— TEXT BLOCK —
The Company capitalizes expenditures for improvements that significantly extend the useful life of an asset. The Company recognizes a gain (loss) on a sale of property, equipment, leaseholds and intangible assets based upon the proceeds received on the sale less the net carrying value of the asset. The Company charges expenditures for maintenance and repairs to operations when incurred.

 

 

mpairment of Long-Lived Assets

(f) Impairment of Long-Lived Assets.

 

Property, Equipment, Leasehold, and Definite-lived Intangible Assets:

 

The Company reviews the carrying amount of our property, equipment, leasehold, and definite-lived intangible assets for impairment when events or changes in circumstances indicate that the carrying amount of such assets may not be recoverable. We measure recoverability of these assets by comparing the carrying amounts to the future undiscounted cash flows that the assets or asset group are expected to generate. If the carrying value of the assets or asset group are not recoverable, impairment is measured and recognized as the amount by which the carrying value exceeds its fair value. Fair value is generally determined based on discounted future cash flows.

 

Goodwill and Indefinite-lived Intangible Assets:

 

Goodwill and indefinite-lived intangible assets are tested for impairment annually by the Company on December 31 or more frequently if events or changes in circumstances indicate that the carrying amount may not be recoverable. Goodwill is tested for impairment at the reporting unit level using a two-step process which includes a qualitative and quantitative assessment. Indefinite-lived intangible assets are tested for impairment by comparing their fair value to their carrying amount. If the carrying amount exceeds the fair value, an impairment loss is recognized in the period it is identified. The Company determines fair value using appropriate valuation methodologies, including discounted cash flow models and market-based approaches, which incorporate assumptions regarding future performance, growth rates, discount rates, and other relevant factors. Any impairment losses recognized are recorded as an expense in the consolidated statements of income.

 

Foreign Currency

(g) Foreign Currency.

 

The functional currency of the Company is the U.S. dollar. The functional currency of three of the Company’s subsidiaries is the Canadian dollar. The translation of the Canadian dollar to the reporting currency of the Company, the U.S. dollar, is performed for assets and liabilities using exchange rates in effect at the balance sheet date. Revenue and expense transactions are translated using average exchange rates prevailing during the period. Translation adjustments arising on conversion of the Company’s financial statements from the subsidiary’s functional currency, Canadian dollars, into the reporting currency, U.S. dollars, are excluded from the determination of income (loss) and are disclosed as other comprehensive income in the consolidated statements of operations and comprehensive income.

 

Foreign exchange gains and losses relating to transactions not denominated in the applicable local currency are included in operating income (loss) if realized during the year and in comprehensive income (loss) if they remain unrealized at the end of the year.

 

Revenue Recognition

(h) Revenue Recognition.

 

The Company generates revenue primarily from energy and water conservation products and biodegradable polymers, as further discussed in Note 17.

— DATASET CONTENT —
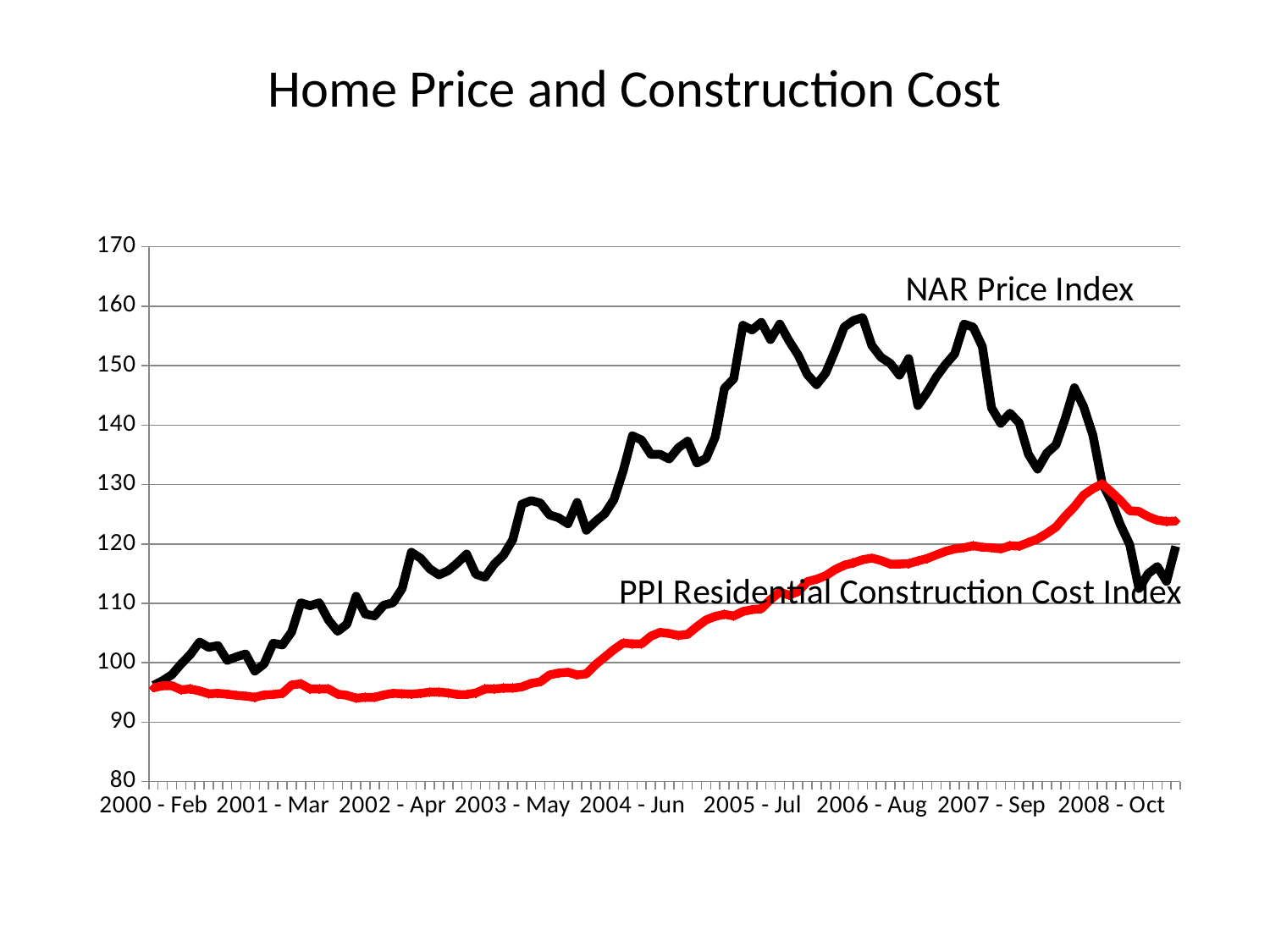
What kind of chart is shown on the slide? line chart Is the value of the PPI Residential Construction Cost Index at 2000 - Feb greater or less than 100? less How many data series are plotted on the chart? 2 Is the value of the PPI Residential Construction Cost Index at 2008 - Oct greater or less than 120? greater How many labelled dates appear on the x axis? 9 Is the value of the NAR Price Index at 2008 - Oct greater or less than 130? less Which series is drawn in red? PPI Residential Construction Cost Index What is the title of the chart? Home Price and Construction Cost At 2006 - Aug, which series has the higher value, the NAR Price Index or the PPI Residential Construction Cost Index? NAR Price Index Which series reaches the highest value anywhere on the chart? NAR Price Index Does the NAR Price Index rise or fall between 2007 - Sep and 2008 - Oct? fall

— WHAT THIS EXERCISE ASKS —
A. Please translate this sentence from the accounting policies text into Spanish: "The Company charges expenditures for maintenance and repairs to operations when incurred."
B. Answer these questions using the accounting policies text:
(i) On what date does the Company test goodwill and indefinite-lived intangible assets for impairment each year?
(ii) What is the functional currency of three of the Company's subsidiaries?
(iii) On what basis is fair value generally determined for property, equipment, leasehold, and definite-lived intangible assets?
C. From the accounting policies text, retype the stretch from "Foreign exchange gains" through "of the year.".

— SOLUTIONS —
A. La Compañía carga a resultados los gastos de mantenimiento y reparaciones cuando se incurren.

B.
(i) December 31
(ii) The Canadian dollar
(iii) Discounted future cash flows

C.
Foreign exchange gains and losses relating to transactions not denominated in the applicable local currency are included in operating income (loss) if realized during the year and in comprehensive income (loss) if they remain unrealized at the end of the year.